Questions about pictured scenes
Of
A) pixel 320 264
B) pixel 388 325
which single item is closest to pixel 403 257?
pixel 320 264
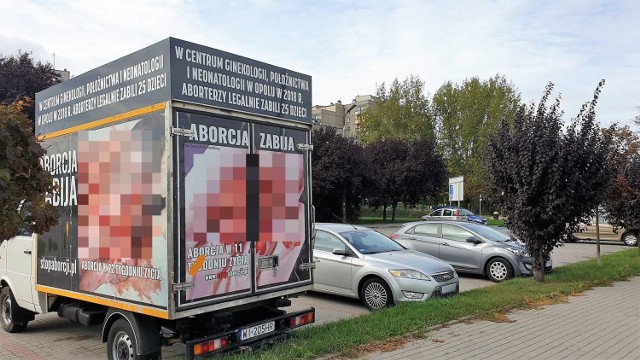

* Aim:
Rewrite the material above with "closest" changed to "nearest" and everything else kept the same. Omit the pictures.

* Expected answer:
Of
A) pixel 320 264
B) pixel 388 325
which single item is nearest to pixel 403 257?
pixel 320 264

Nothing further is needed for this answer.